Talk about an unsustainable trend. Some of us better start putting in more overtime to pay for it all, especially when that number tips over 50% – which it likely has already done.
One gentleman in Boise, at the end of my presentation, took exception to what I had said. He originally thought I had called workers' comp an entitlement program. When I clarified that I had not done so, rather discussing how we fed an entitlement system, he further objected telling me, “but [entitlements] are paid for with taxes”. I am not sure what the relevance of that observation was, except that he might have the opinion that everyone on them should get them because they paid for them. If that is the case, it is a misguided argument. I am paying for them. You are likely paying for them. It still doesn't mean we are entitled to them, unless we develop a condition or illness that entitles us to access.
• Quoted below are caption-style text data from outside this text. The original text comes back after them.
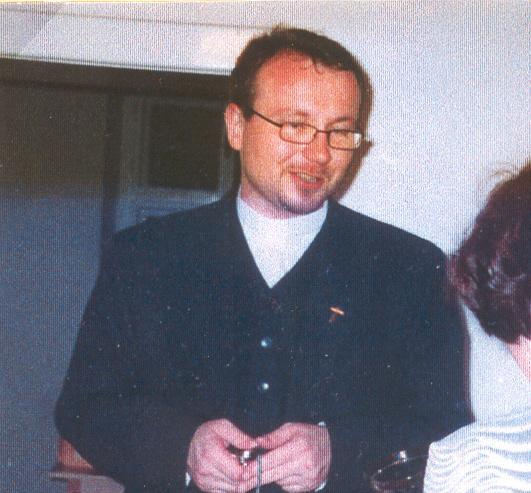 Po něm k nám po ročním působení v Zábřehu přišel jako kaplan P. Piotr Grzybek, který od července r.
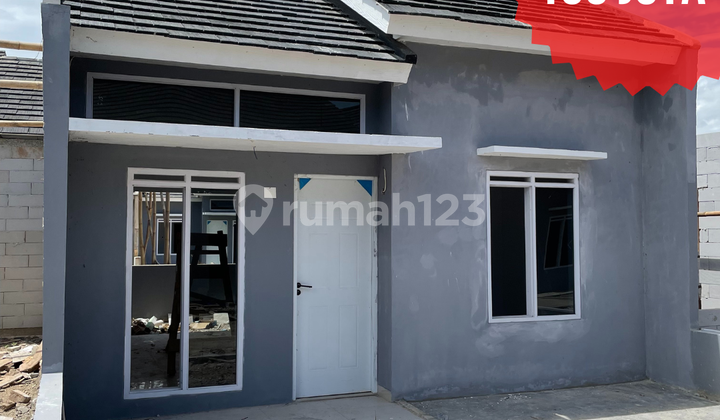Rumah Termurah Baru Free Desain SHM Non Kpr di Bandung 2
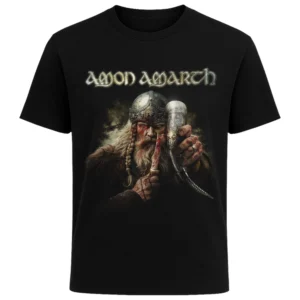 The Allfather Awakens- Amon Amarth Hoodie, Sweatshirt, T-Shirt - Afbeelding 3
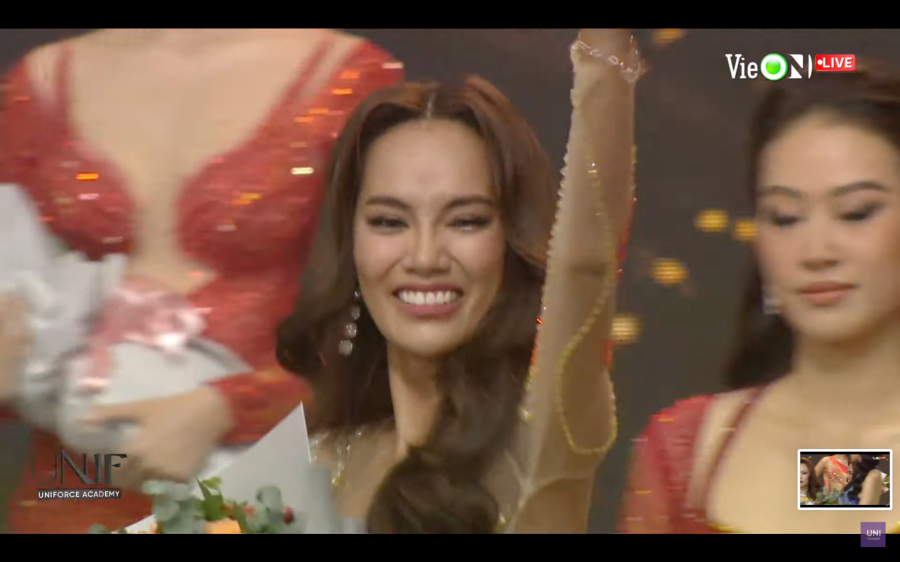 Lộ diện 4 Người đẹp bản lĩnh Hoa hậu Hoàn vũ Việt Nam 2022 cùng loạt giải thưởng phụ - Ảnh 1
Apparently half of us are missing something here; and we can't figure out why the wagon we are pulling feels heavier by the day.
Boise, oh Boise, I was wrong about the numbers. I mislead you by drawing a rosier picture than actually exists. For that I apologize. It is worse than we thought, and we in workers' comp need to do our part to not aid this growing trend. We must find a way to reduce the number of people we place onto the disability roles, instead returning them to function and to work.
It is bad enough we have to feed the system with our tax dollars. We don't need to be feeding it warm bodies as well.